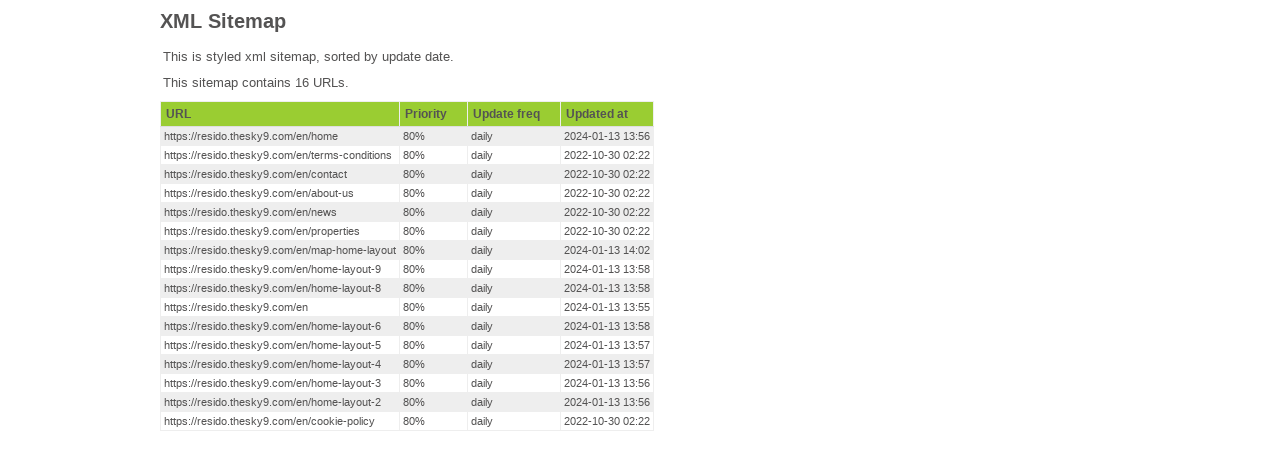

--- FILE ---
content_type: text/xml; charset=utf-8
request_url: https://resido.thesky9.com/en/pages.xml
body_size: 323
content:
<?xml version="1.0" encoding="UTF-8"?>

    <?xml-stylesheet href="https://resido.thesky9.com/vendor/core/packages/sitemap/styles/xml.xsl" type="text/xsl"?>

* * *

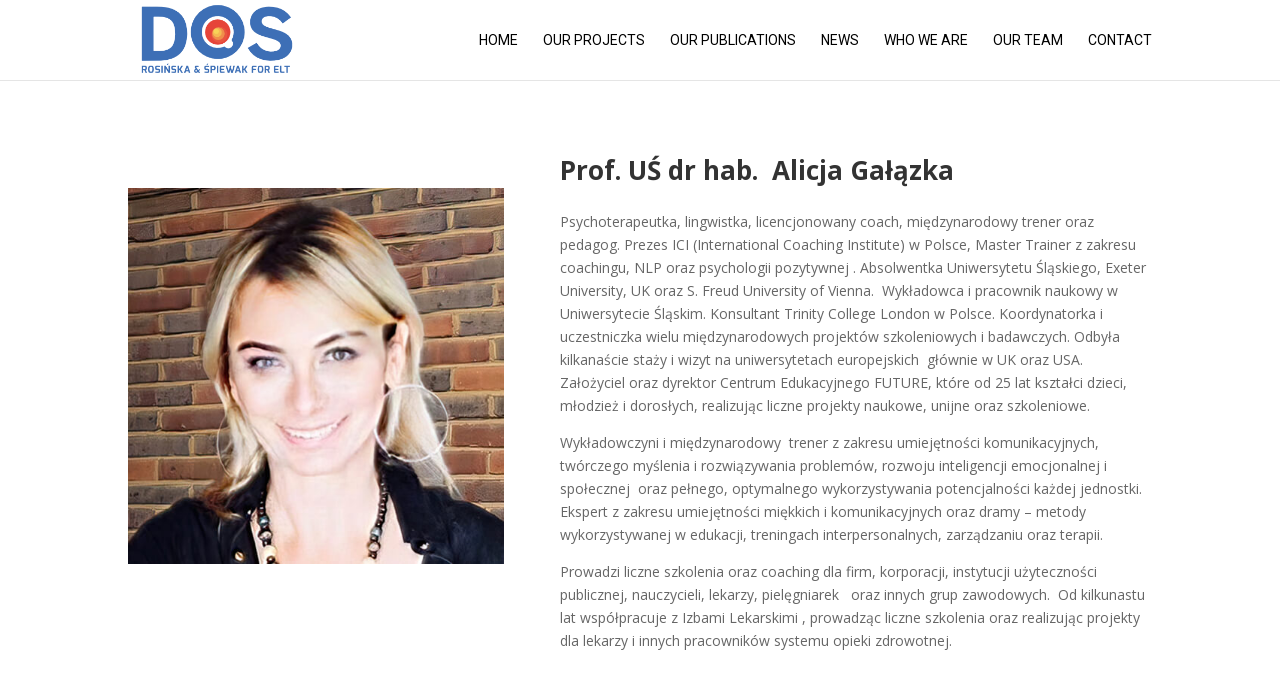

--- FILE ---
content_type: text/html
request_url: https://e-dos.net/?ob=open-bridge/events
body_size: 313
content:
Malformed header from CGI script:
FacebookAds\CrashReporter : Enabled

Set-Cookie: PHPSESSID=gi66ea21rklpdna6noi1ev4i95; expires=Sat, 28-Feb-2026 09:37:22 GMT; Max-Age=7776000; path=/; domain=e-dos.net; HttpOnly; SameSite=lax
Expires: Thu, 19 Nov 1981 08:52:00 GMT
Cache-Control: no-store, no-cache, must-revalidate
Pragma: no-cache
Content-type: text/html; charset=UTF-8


---

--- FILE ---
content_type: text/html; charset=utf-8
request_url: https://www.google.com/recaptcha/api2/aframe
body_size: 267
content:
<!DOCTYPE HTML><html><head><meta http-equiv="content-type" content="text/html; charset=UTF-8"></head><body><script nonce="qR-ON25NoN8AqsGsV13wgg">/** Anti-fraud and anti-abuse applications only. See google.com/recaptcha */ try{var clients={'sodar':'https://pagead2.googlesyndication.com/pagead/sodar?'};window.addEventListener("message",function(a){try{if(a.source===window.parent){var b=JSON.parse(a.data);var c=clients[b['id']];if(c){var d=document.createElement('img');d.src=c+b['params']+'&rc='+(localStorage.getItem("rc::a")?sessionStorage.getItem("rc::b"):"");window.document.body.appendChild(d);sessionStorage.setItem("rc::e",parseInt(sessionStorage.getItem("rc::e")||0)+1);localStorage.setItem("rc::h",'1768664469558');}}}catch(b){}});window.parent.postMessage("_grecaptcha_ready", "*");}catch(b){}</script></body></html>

▸ **About this exercise**:
Going through the entries, return every line holding the word "cache".

▸ **Result of this task**:
Cache-Control: no-store, no-cache, must-revalidate
Pragma: no-cache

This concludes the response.